● EXERCISE 1
Reproduce a passage from the article on the central bank rate hike, starting at "Medalla also attributed" and ending at "potential wage increase.".
● EXERCISE 2
In the article on the central bank rate hike, what was the overnight reverse repurchase rate set to be, effective Dec. 16?
● EXERCISE 3
Pick up the article on the Bangko Sentral ng Pilipinas rate hike where it stops, and keep writing it.

● SUPPLIED TEXT

■ ■ ■ ■

ANOTHER RATE HIKE. The Bangko Sentral ng Pilipinas' (BSP) key policy rates are increased by 50 basis points on Thursday (Dec. 15, 2022), which BSP Governor Felipe Medalla traced partly to the higher-than-expected inflation rate last November and the domination of upside risks to the rate of price increases until next year. The BSP kept its 2022 average inflation for this year amid expectations that the rate of price increases is expected to peak this month. (PNA file photo)

MANILA — Further acceleration of domestic inflation rate to a 14-year high last November played a big role in the 50 basis points increase of the Bangko Sentral ng Pilipinas (BSP) key rates on Thursday, a day after the Federal Reserve announced the same hike.
Effective Dec. 16, the BSP’s overnight reverse repurchase (RRP) rate will be at 5.5 percent, same as in December 2008 when the rate was reduced by 50 basis points, BSP Governor Felipe Medalla said in a briefing.
During the same time, the central bank’s overnight deposit rate will be at 5 percent and the overnight lending rate will be at 6 percent
The rate of price increases accelerated to 8 percent last November from the previous month’s 7.7 percent.
This brought the average inflation in the first 11 months this year to 5.6 percent, way over the 2 to 4 percent target band of the government.
Medalla also attributed the further upward adjustment in the central bank’s key policy rate to expectations that domestic inflation rate will hit its peak for the year this month as core inflation remains on the uptrend and pent-up demand remains high.
He said upside risks to inflation “continue to dominate the inflation outlook up to 2023 while remaining broadly balanced in 2024.”
Medalla traced the upside risk to higher food prices in the international market on account of jumps in fertilizer prices and supply chain problems, as well as the higher prices of some fruits and vegetables in the domestic market due to weather-related factors, pending fare hike petitions, higher sugar prices and potential wage increase.

■ ■ ■ ■

● THE DATA
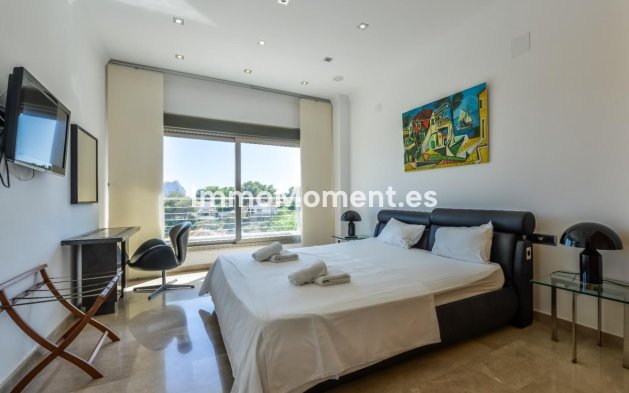 Resale - Detached villa - Benissa - Benissa Centro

■ ■ ■ ■

● RESPONSE AREA 1
Medalla also attributed the further upward adjustment in the central bank’s key policy rate to expectations that domestic inflation rate will hit its peak for the year this month as core inflation remains on the uptrend and pent-up demand remains high.
He said upside risks to inflation “continue to dominate the inflation outlook up to 2023 while remaining broadly balanced in 2024.”
Medalla traced the upside risk to higher food prices in the international market on account of jumps in fertilizer prices and supply chain problems, as well as the higher prices of some fruits and vegetables in the domestic market due to weather-related factors, pending fare hike petitions, higher sugar prices and potential wage increase.

● RESPONSE AREA 2
5.5 percent

● RESPONSE AREA 3
However, these factors are expected to be countered by expectations for a weaker global economic output.
“Amid broad-based inflation pressures, persistent upside risks to inflation, and elevated inflation expectations, the Monetary Board deems it necessary to take aggressive monetary action to bring headline inflation back to within target as soon as possible,” Medalla said.
He said the rate hike “will continue to provide a cushion against external spillovers amid tighter global financial conditions.”
Asked whether a pause in the policy rate is possible in the next quarter given that the key rates have been increased by a total of 350 basis points since last May, Medalla said, “That’s too far to say.”
“The worst may be over but clearly we have to be very vigilant,” he added.
Medalla said the central bank is firm on bringing inflation rate back to below 4 percent by the third quarter of next year, thus “it’s necessary to raise the policy rate to achieve that.”
Even with inflation expected to accelerate anew this month, the BSP kept its 5.8 percent average inflation forecast for this year.
It, however, hiked the 2023 forecast to 4.5 percent from 4.3 percent last November due to the impact of the latest inflation figures.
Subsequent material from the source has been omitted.